Coordinato dal Prof. Paolo Bonanni – Docente di Igiene presso il Dipartimento di Scienze della Salute Università di Firenze – il Board del Calendario per la vita comprende Società Scientifiche che sono federate a FISM : Società Italiana d’Igiene, Medicina Preventiva e Sanità Pubblica (SItI), Società Italiana di Pediatria (SIP), Federazione Italiana Medici Pediatri (FIMP), Federazione Italiana dei Medici di Medicina Generale (FIMMG) e Società Italiana di Medicina Generale e delle Cure Primarie (SIMG).
Numerose sono le novità nel campo della prevenzione immunitaria che offrono importanti prospettive di salute per tutti. Nella nuova edizione del Calendario, un capitolo è dedicato al successo epocale dei vaccini contro il Covid-19, somministrati in numeri imparagonabili a qualsiasi altro vaccino nella storia, con un altrettanto impressionante risultato di sicurezza a fronte di miliardi di somministrazioni e con un numero di morti evitate che è stimato in 20 milioni a livello globale. È paradossale, a questo proposito, che la stanchezza per la pandemia abbia portato, in alcuni casi, a una disaffezione per lo strumento che, proprio dalla pandemia, ci ha fatto uscire.
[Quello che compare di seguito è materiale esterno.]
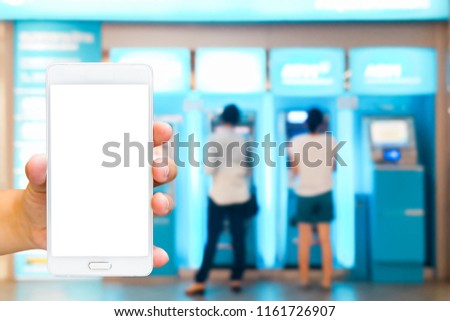 Girl use mobile phone, blur image of people stand at ATM machine as background.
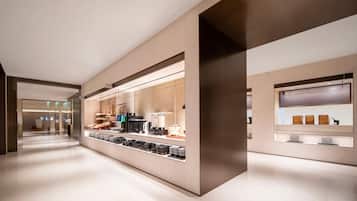 A modern hotel lobby with a long reception desk, glass partitions, and a clean, minimalist design.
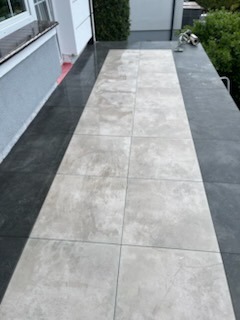 Wykończony taras z jasnoszarymi płytami na ciemnoszarym tle, widok z góry, częściowo widoczne rośliny w tle. Układ płytek wzdłuż długości tarasu.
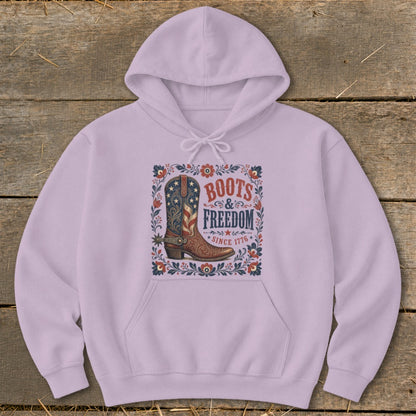 Lavender hoodie with "Boots & Freedom Since 1776" graphic featuring a cowboy boot.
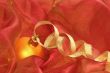 Gold ball and ribbon on a red background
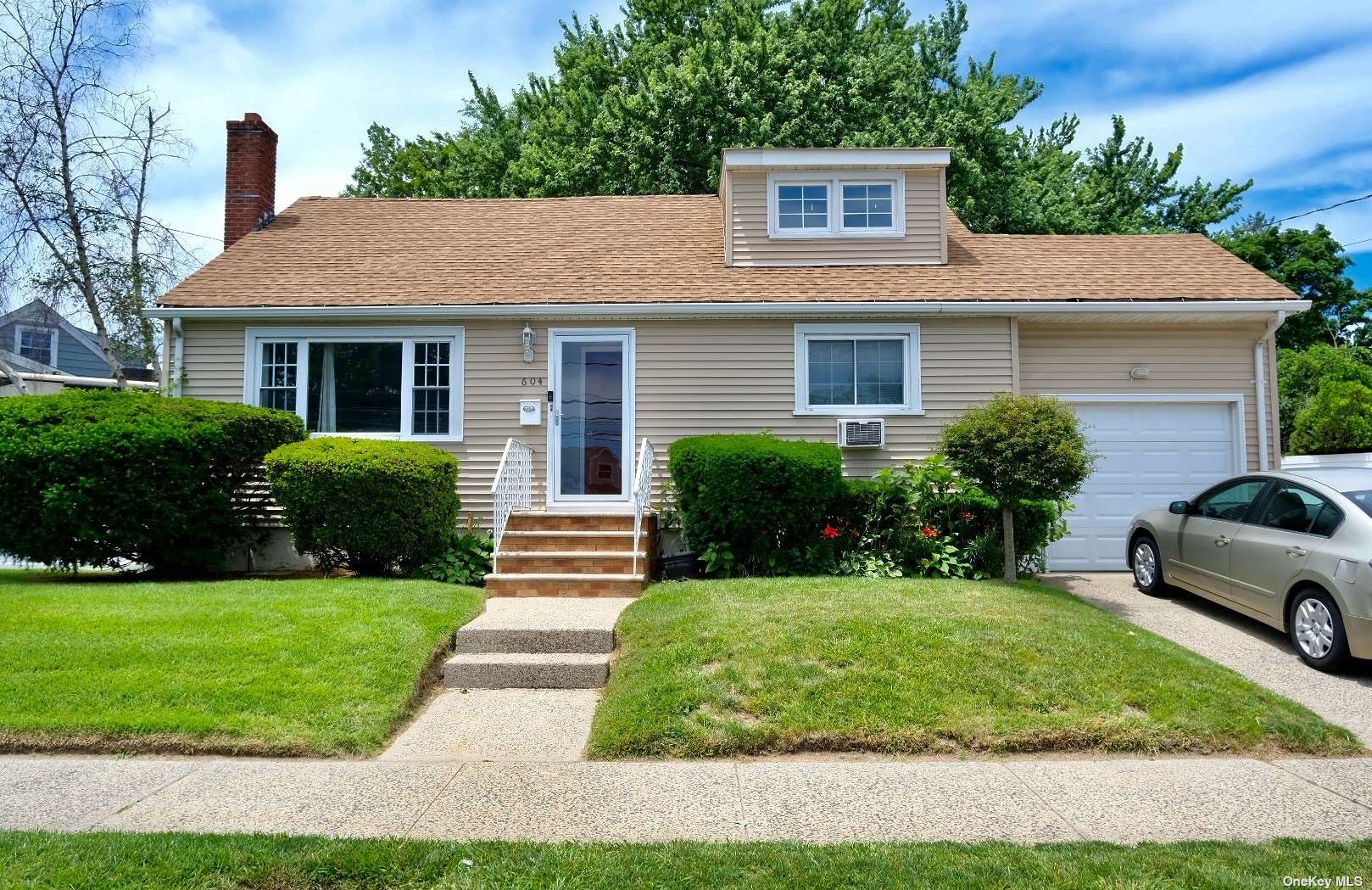 a house view with a garden space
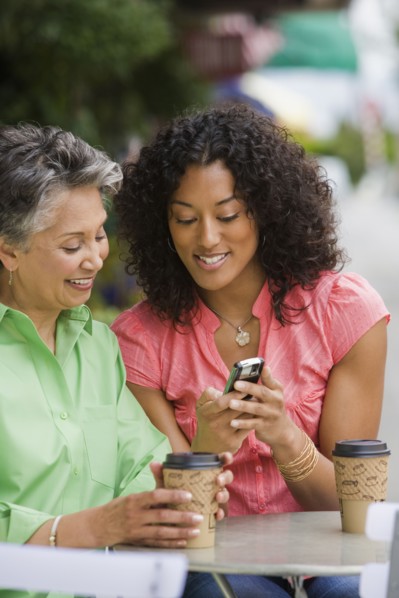 African American mother and adult daughter looking at cell phone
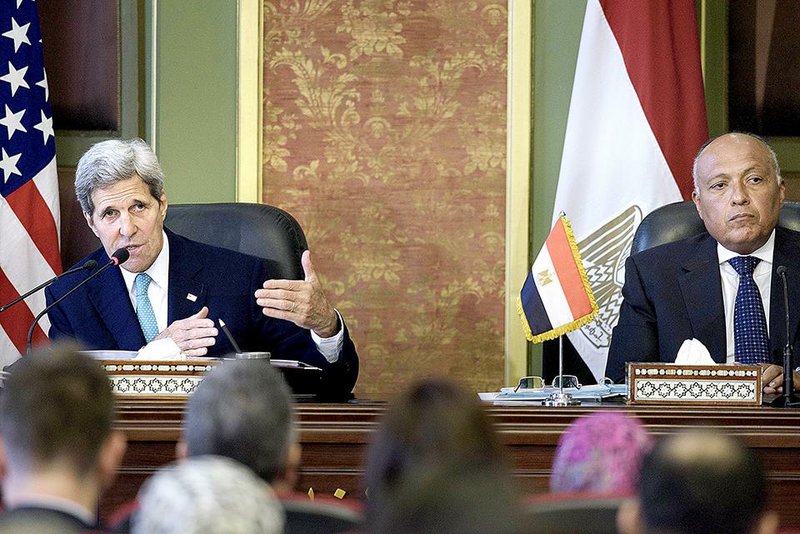 U.S. Secretary of State John Kerry speaks during a news conference with Egyptian Foreign Minister Sameh Shoukry (right) after their meeting at the Foreign Ministry in Cairo on Sunday.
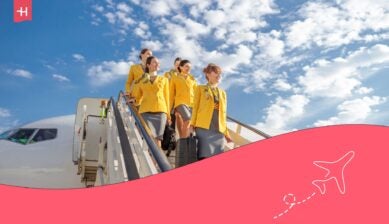 Flight attendants from the best flight attendant school in Australia deboarding a plane at an airport.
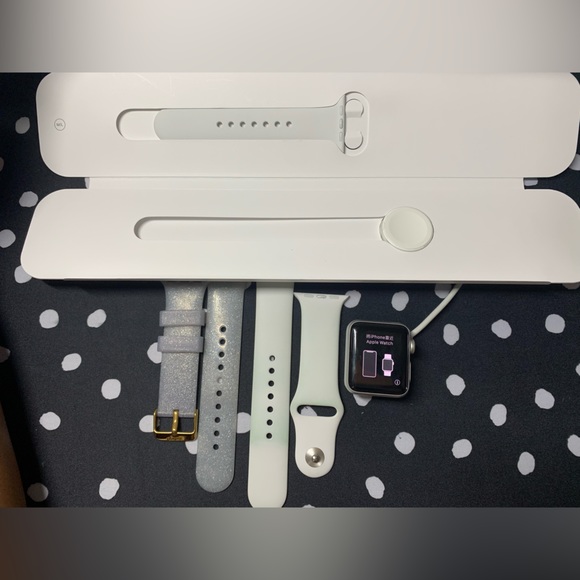 Silver Apple Watch Series 3 38mm with white sports band, extra arm band - Picture 2 of 14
Nel Documento viene sottolineata l’importanza, sempre più crescente, del coinvolgimento degli Specialisti nell’offerta vaccinale ai pazienti con malattie croniche senza dimenticare che il luogo dedicato alla cura della cronicità è innanzitutto il territorio. Quest’ultimo è ancora ampiamente coperto dalla Medicina Generale che, sempre di più, vuole essere protagonista per quanto riguarda le campagne vaccinali dell’adulto e dell’anziano. Il Board del Calendario vaccinale per la Vita sottolinea inoltre l’importanza delle novità introdotte nel Calendario Vaccinale per la Vita 2025, soprattutto in ambito pediatrico.
Nonostante negli ultimi anni si siano moltiplicate le occasioni di confronto e di discussione sul valore della vaccinazione nel paziente fragile (con oncologi, reumatologi, diabetologi, ematologi, pneumologi) il Documento sottolinea quanto sia cruciale che le vaccinazioni entrino a pieno titolo nei Percorsi Diagnostico-Terapeutici-Assistenziali (PDTA) affinché la vaccinazione sia responsabilità del terapeuta, alla stessa stregua dei farmaci anti-tumorali o contro le malattie respiratorie croniche, solo per fare due esempi. Ed è fondamentale che anche gli Ospedali si dotino di centri vaccinali per intercettare i malati cronici prima delle dimissioni.